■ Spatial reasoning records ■
## START
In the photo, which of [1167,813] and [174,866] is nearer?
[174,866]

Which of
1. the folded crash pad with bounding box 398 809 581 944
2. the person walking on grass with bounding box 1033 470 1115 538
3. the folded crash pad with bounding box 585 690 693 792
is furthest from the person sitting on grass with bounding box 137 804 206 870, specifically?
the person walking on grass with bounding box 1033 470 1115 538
## END
■ Exercise task ■
Recast every line of the records above as a Markdown table with two columns, Row and Line, where Row numbers the lines in order and Line holds the line's text. Leave out blank lines.

■ Solution to this task ■
| Row | Line |
|---|---|
| 1 | In the photo, which of [1167,813] and [174,866] is nearer? |
| 2 | [174,866] |
| 3 | Which of |
| 4 | 1. the folded crash pad with bounding box 398 809 581 944 |
| 5 | 2. the person walking on grass with bounding box 1033 470 1115 538 |
| 6 | 3. the folded crash pad with bounding box 585 690 693 792 |
| 7 | is furthest from the person sitting on grass with bounding box 137 804 206 870, specifically? |
| 8 | the person walking on grass with bounding box 1033 470 1115 538 |